#### Texte à lire:
# # # # #

Il espère que d'autres jeunes Palestiniens videront également leurs traumatismes quotidiens dans des activités créatives enrichissantes.

«Je pense qu'il est très important pour les jeunes écrivains de parler de leurs expériences dans différents genres, à la fois en arabe et en anglais», souligne-t-il. «C'est un devoir. Vous devez dire au monde ce que vous voyez».

La plupart des visiteurs de la bibliothèque sont des enfants et de jeunes adultes, a-t-il expliqué, qui ont rarement accès aux livres à la maison. 

«Il est rare de trouver des bibliothèques dans les maisons de Gaza », se désole Abou Toha. «C'est même très rare, peut-être à cause des circonstances financières; les gens peuvent à peine mettre de la nourriture sur leur table».

# # # # #

#### Entrées de questions spatiales:
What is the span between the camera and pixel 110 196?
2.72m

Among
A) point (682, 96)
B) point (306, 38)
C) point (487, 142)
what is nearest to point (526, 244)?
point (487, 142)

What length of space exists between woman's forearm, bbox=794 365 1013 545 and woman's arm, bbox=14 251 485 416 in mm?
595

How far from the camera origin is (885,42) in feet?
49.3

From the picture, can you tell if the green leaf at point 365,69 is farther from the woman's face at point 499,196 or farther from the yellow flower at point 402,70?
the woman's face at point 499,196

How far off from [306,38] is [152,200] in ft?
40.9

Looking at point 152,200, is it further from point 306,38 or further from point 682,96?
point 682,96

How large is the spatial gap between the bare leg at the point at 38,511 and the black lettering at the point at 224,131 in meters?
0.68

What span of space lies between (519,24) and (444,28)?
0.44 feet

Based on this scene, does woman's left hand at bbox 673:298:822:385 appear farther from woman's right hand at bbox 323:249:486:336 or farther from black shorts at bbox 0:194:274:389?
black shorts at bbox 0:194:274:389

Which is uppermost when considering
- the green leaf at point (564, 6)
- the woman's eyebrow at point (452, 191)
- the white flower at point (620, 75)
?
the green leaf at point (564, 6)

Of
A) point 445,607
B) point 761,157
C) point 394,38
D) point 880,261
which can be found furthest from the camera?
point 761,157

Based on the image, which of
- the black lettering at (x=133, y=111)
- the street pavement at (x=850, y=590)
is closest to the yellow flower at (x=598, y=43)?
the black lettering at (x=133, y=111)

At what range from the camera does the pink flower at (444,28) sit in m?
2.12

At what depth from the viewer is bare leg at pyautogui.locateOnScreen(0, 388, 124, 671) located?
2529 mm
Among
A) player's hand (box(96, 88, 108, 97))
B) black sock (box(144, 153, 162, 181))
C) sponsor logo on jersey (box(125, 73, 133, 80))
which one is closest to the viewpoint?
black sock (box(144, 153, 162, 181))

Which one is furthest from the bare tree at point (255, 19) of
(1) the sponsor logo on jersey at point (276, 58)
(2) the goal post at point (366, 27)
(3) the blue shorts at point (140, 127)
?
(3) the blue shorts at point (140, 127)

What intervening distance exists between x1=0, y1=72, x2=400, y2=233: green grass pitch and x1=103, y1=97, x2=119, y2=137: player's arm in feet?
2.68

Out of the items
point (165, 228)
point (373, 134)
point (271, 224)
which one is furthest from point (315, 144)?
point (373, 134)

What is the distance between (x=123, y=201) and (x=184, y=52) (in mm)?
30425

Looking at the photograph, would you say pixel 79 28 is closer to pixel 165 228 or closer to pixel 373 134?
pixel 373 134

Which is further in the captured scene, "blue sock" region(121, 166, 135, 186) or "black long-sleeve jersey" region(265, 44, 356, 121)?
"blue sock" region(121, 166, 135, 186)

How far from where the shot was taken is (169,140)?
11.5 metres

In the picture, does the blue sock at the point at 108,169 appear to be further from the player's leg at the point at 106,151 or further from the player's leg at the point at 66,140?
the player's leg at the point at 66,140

# # # # #

#### Consigne:
Résumez le texte à lire en deux phrases. Pour répondre, fiez-vous uniquement au texte à lire.

#### Réponse:
Abou Toha souhaite que les jeunes Palestiniens expriment leurs traumatismes quotidiens à travers des activités créatives, et il estime que les jeunes écrivains ont le devoir de raconter au monde ce qu'ils voient, en arabe comme en anglais. La bibliothèque reçoit surtout des enfants et de jeunes adultes qui ont rarement accès aux livres chez eux, car les bibliothèques sont très rares dans les maisons de Gaza, peut-être en raison de difficultés financières.